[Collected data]
== Segment start ==
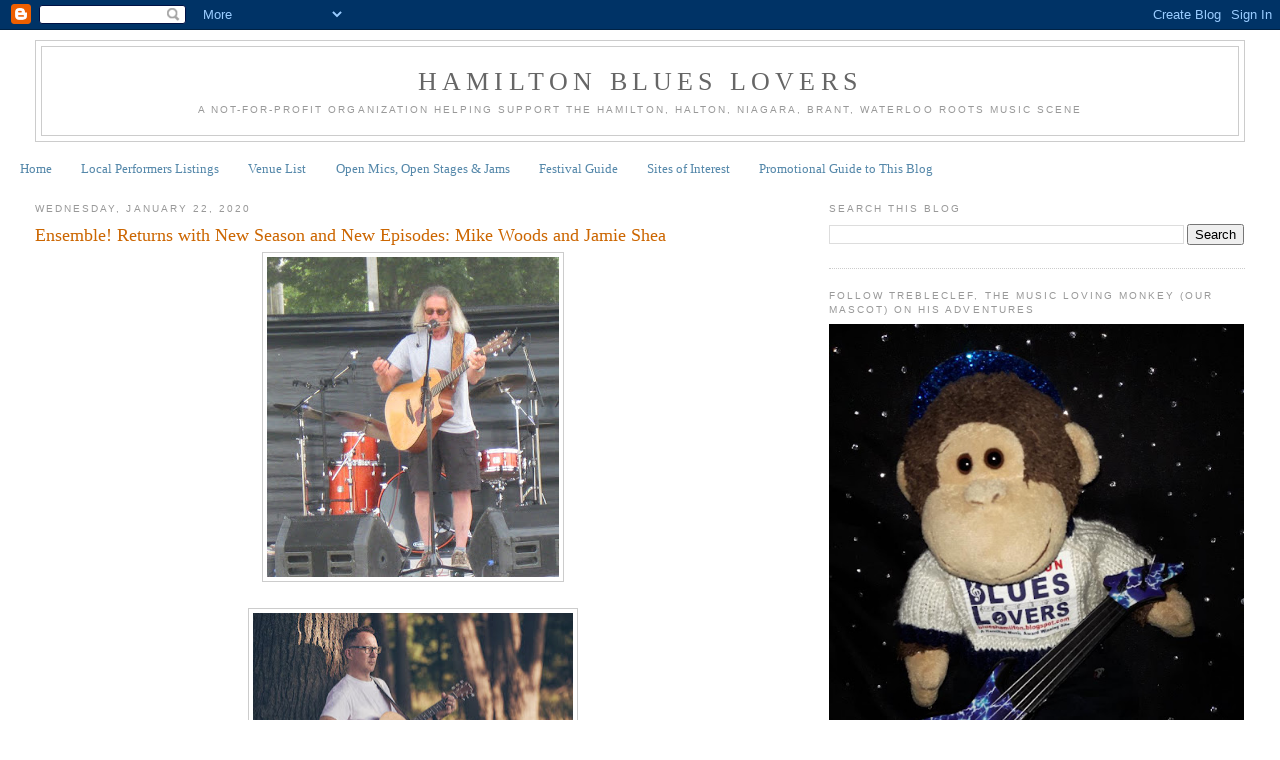

--- FILE ---
content_type: text/html; charset=utf-8
request_url: https://www.google.com/recaptcha/api2/aframe
body_size: 268
content:
<!DOCTYPE HTML><html><head><meta http-equiv="content-type" content="text/html; charset=UTF-8"></head><body><script nonce="VCuSZI5BV9FOmmiQCf79Ng">/** Anti-fraud and anti-abuse applications only. See google.com/recaptcha */ try{var clients={'sodar':'https://pagead2.googlesyndication.com/pagead/sodar?'};window.addEventListener("message",function(a){try{if(a.source===window.parent){var b=JSON.parse(a.data);var c=clients[b['id']];if(c){var d=document.createElement('img');d.src=c+b['params']+'&rc='+(localStorage.getItem("rc::a")?sessionStorage.getItem("rc::b"):"");window.document.body.appendChild(d);sessionStorage.setItem("rc::e",parseInt(sessionStorage.getItem("rc::e")||0)+1);localStorage.setItem("rc::h",'1769444855777');}}}catch(b){}});window.parent.postMessage("_grecaptcha_ready", "*");}catch(b){}</script></body></html>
== Segment end ==
**EXERCISE INSTRUCTIONS**
Gather from the data above every line with the string "charset".

**SOLVED PROBLEM**
content_type: text/html; charset=utf-8
<!DOCTYPE HTML><html><head><meta http-equiv="content-type" content="text/html; charset=UTF-8"></head><body><script nonce="VCuSZI5BV9FOmmiQCf79Ng">/** Anti-fraud and anti-abuse applications only. See google.com/recaptcha */ try{var clients={'sodar':'https://pagead2.googlesyndication.com/pagead/sodar?'};window.addEventListener("message",function(a){try{if(a.source===window.parent){var b=JSON.parse(a.data);var c=clients[b['id']];if(c){var d=document.createElement('img');d.src=c+b['params']+'&rc='+(localStorage.getItem("rc::a")?sessionStorage.getItem("rc::b"):"");window.document.body.appendChild(d);sessionStorage.setItem("rc::e",parseInt(sessionStorage.getItem("rc::e")||0)+1);localStorage.setItem("rc::h",'1769444855777');}}}catch(b){}});window.parent.postMessage("_grecaptcha_ready", "*");}catch(b){}</script></body></html>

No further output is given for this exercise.